Autre enjeu dans les parcelles de pommes de terre : éviter les pertes de terre. Celles-ci se chiffrent parfois lourdement. Dans le Nord-Pas-de-Calais, la chambre d’agriculture estime qu’en moyenne, 10 tonnes de terre/ha/an sont exportées du fait de l’érosion. Les orages printaniers, tout particulièrement, ont des conséquences dévastatrices. La prévention passe par l’aménagement avec des haies, des bandes enherbées et des zones de rétention capables de capter les ruissellements autour du champ. Toutefois, ces moyens n’empêchent pas l’érosion intraparcellaire, surtout dans les secteurs en pente. Il faut alors opter pour des mesures agronomiques afin que l’eau de pluie ne dévale pas en bas du champ. Pour réduire les ruissellements, le système le plus utilisé est celui des barbuttes, qui consiste à faire des cloisonnements par interbuttes. Ces microbarrages de quelque 10 cm de hauteur et espacés d’environ 1,50 m sont mis en place lors de la plantation ou au buttage. Ils peuvent stocker temporairement l’eau et favoriser son infiltration.

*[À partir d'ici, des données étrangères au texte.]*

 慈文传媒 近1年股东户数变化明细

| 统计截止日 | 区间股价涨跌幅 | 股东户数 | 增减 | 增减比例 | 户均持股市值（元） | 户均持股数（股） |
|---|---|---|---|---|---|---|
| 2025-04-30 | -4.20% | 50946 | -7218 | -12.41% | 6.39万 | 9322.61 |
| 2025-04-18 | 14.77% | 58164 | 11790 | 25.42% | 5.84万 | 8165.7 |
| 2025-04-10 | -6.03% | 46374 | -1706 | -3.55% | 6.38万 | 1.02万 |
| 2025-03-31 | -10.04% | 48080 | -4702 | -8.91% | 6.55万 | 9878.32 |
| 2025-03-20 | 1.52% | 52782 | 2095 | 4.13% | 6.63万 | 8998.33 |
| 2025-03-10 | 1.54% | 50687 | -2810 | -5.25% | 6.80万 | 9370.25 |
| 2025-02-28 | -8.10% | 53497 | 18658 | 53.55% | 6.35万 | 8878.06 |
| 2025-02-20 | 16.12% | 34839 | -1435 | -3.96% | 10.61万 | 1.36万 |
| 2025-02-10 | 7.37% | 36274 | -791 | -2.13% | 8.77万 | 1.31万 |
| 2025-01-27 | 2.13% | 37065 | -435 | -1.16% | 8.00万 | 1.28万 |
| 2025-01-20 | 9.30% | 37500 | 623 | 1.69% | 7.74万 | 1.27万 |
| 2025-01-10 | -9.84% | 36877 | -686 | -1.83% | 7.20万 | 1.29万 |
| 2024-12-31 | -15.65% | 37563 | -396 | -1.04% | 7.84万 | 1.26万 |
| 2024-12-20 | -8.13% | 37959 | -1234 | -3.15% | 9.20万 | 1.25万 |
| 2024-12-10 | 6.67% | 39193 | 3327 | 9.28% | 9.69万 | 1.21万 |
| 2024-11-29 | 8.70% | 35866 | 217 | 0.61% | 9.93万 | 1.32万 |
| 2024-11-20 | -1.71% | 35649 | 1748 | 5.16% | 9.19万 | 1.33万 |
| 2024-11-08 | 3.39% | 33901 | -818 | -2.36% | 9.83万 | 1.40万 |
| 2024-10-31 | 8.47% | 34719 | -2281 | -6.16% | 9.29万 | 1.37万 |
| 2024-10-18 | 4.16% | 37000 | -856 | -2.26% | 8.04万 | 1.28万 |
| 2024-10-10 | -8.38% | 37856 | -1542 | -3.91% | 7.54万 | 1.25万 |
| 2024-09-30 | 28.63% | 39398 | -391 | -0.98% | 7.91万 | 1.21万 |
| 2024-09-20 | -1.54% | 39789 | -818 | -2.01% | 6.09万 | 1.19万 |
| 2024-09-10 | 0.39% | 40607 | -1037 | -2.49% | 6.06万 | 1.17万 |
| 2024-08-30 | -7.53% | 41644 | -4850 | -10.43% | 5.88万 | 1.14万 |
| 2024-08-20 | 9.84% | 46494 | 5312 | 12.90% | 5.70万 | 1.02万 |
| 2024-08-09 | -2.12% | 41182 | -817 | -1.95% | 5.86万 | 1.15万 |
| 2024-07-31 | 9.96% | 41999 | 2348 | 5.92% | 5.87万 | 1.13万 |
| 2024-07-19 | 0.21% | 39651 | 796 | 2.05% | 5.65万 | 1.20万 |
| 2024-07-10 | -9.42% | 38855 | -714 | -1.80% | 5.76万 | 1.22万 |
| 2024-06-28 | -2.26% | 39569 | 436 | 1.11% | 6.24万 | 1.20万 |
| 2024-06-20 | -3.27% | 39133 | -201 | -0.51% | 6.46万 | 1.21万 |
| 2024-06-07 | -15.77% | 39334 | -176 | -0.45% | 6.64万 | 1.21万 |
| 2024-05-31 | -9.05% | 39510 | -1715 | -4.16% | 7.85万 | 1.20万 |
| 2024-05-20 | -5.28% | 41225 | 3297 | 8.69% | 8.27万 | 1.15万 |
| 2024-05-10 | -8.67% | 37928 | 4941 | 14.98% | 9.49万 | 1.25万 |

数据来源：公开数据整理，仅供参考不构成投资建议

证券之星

Plusieurs outils sont proposés par les constructeurs (Grimme, Cottard, AVR…) pour former ses barbuttes. Selon les essais 2019 de la chambre d’agriculture du Nord, la technique des microbarrages ne révèle pas d’écarts de rendement avec les buttes classiques. Et la tubérisation reste sensiblement identique, avec un léger avantage au système barbuttes. Outre l’atténuation du ruissellement, ce système de microbarrages présente d’autres atouts. Il diminue la sortie de terre de la parcelle et évite l’accumulation d’eau dans les zones basses du champ, ce qui peut entraîner des pertes liées aux maladies. Le cloisonnement des buttes s’avère aussi très utile dans les parcelles voisines d’un point d’eau, en préservant celui-ci de tout écoulement après un désherbage. Enfin, les barbuttes permettent une meilleure répartition de l’eau lors des épisodes pluvieux intenses, de plus en plus fréquents ces dernières années.